Segment Start: Passage shown
A number of buildings in Mongeham have shaped gable ends. This was a Dutch fashion which is found in several places along the east coast of Kent. The church porch, which was demolished in 1851, had fine gable ends.

==Church==
Parts of Great Mongeham's church, St Martin's, date back to the 13th century and it has a complicated history.

The original building probably dates from Saxon times but there are claims that it goes back to AD 470. In the sixteenth century the interior was brightly coloured but by 1665 the church was in a state of disrepair. One-third of the parishioners belonged to religious sects and did not attend service. The church was restored in 1851 by William Butterfield.

Inside the church is a helmet Known as "Paul-Tucker" which is claimed to have been worn at the Battle of Hastings in 1066. There is also a poem by Robert Bridges, a former Poet Laureate, written as a tribute to his nurse, Catherine Ashby. She came from Mongeham and spent much of her life in service with the Bridges family who lived at St. Nicholas-at-Wade in Thanet, where Robert himself is buried.
Segment End: Passage shown
Segment Start: Data extract
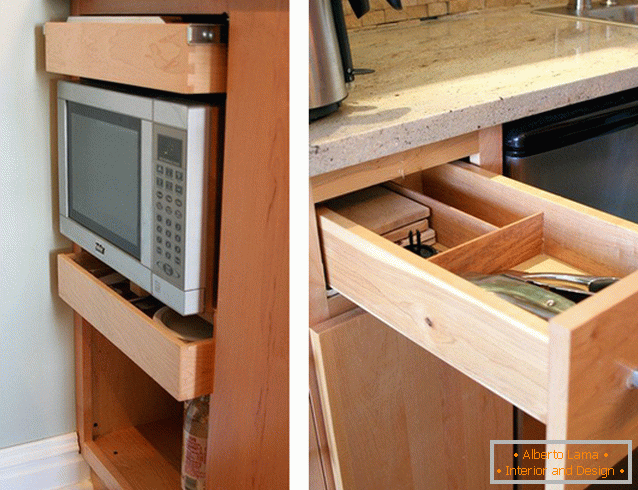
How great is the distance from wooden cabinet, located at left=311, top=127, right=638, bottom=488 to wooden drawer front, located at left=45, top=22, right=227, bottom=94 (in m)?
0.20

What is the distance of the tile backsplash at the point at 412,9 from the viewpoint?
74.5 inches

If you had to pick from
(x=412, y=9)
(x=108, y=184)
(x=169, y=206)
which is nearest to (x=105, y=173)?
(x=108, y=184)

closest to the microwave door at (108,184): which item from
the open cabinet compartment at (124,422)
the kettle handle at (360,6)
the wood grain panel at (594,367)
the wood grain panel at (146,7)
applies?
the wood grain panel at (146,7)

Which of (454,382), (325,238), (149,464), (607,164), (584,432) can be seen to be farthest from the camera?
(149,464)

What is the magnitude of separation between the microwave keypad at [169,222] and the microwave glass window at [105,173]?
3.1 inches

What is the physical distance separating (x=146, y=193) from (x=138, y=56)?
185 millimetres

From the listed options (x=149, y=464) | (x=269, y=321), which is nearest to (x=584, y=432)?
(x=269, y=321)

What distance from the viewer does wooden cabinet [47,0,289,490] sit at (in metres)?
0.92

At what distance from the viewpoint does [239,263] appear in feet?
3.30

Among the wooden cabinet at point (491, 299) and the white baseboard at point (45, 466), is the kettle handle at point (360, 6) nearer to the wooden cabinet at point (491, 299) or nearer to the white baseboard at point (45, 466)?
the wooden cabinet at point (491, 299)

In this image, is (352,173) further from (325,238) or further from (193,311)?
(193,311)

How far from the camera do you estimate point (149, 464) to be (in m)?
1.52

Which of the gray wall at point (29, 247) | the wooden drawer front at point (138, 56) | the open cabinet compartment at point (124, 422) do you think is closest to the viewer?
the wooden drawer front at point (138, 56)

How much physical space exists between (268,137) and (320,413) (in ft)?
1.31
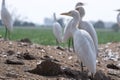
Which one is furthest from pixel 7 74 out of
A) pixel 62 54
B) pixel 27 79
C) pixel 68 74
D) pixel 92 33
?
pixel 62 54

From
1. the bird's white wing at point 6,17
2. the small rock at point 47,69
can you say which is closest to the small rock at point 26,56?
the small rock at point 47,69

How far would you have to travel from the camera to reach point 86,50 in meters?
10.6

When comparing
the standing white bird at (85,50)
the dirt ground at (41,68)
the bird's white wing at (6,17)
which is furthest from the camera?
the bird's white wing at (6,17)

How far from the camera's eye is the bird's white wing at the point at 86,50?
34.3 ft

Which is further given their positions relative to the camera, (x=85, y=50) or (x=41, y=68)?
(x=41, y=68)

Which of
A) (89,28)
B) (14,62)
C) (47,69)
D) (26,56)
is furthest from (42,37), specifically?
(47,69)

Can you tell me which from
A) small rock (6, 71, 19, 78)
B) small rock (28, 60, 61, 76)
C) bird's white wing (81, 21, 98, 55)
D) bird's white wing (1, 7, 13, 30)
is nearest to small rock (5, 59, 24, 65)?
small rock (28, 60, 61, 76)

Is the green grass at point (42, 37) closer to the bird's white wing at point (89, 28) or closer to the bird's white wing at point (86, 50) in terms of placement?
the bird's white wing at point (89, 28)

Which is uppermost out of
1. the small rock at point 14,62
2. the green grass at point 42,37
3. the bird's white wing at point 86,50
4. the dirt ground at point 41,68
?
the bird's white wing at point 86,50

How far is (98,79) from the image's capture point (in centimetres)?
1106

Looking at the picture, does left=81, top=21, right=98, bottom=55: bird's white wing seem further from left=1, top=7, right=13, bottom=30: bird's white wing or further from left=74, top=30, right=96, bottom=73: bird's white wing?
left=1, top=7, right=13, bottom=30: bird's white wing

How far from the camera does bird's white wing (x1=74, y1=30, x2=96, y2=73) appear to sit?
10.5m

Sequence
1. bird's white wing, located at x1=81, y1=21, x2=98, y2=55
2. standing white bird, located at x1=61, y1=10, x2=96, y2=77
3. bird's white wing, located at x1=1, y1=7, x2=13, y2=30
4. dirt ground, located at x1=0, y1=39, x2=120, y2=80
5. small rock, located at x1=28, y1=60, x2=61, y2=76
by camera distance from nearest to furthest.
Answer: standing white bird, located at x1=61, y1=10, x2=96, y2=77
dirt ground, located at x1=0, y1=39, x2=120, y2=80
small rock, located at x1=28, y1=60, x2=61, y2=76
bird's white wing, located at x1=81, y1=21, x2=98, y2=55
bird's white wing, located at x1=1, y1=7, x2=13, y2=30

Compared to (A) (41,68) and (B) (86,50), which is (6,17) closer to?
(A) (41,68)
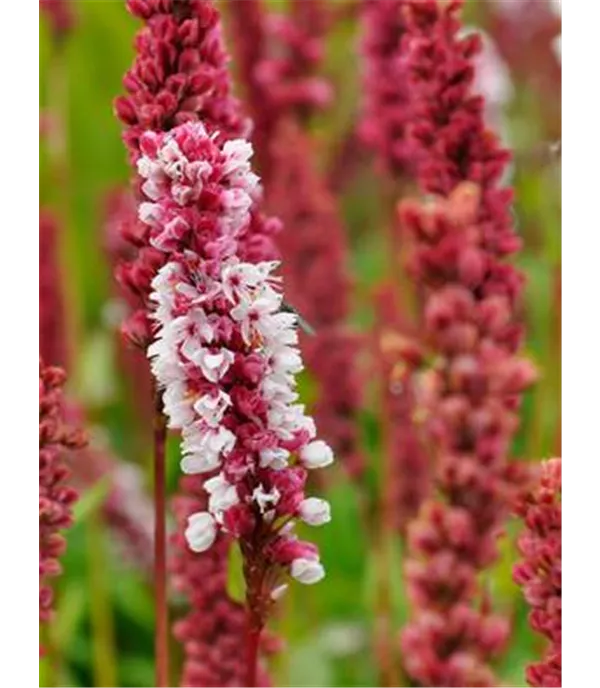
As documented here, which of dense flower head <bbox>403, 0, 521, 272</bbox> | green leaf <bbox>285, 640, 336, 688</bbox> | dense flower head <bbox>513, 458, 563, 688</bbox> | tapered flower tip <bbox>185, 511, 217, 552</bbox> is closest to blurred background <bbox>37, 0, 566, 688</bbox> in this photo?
Segment End: Data extract
#### What you will do:
1. Return the stretch of the Mongeham passage from "A number of" through "a complicated history." without changing a word.
2. Extend the passage on Mongeham and its church, picking up right after its final sentence.
The entries have no connection to the passage about Mongeham.

#### Outputs for the tasks:
1.
A number of buildings in Mongeham have shaped gable ends. This was a Dutch fashion which is found in several places along the east coast of Kent. The church porch, which was demolished in 1851, had fine gable ends.

==Church==
Parts of Great Mongeham's church, St Martin's, date back to the 13th century and it has a complicated history.

2.
Also in the church is the finely sculpted monument to Edward Crayford, whose father-in-law was three times Lord Mayor of London. The Crayfords were once a prominent local family but Stone Hall, their house by the church, was demolished long ago. William Crayford led a contingent of Kent men in the Wars of the Roses on the Yorkist side. He fought in the Earl of Warwick's division at the Battle of Northampton in 1460 and was knighted by Edward IV for his services.

==Notable residents==
Significant figures who have lived in the village include Captain Robert Maynard, Stephen Haggett, Proctor of Queens' College, Cambridge in the seventeenth century and Olivia Barclay, astrologer.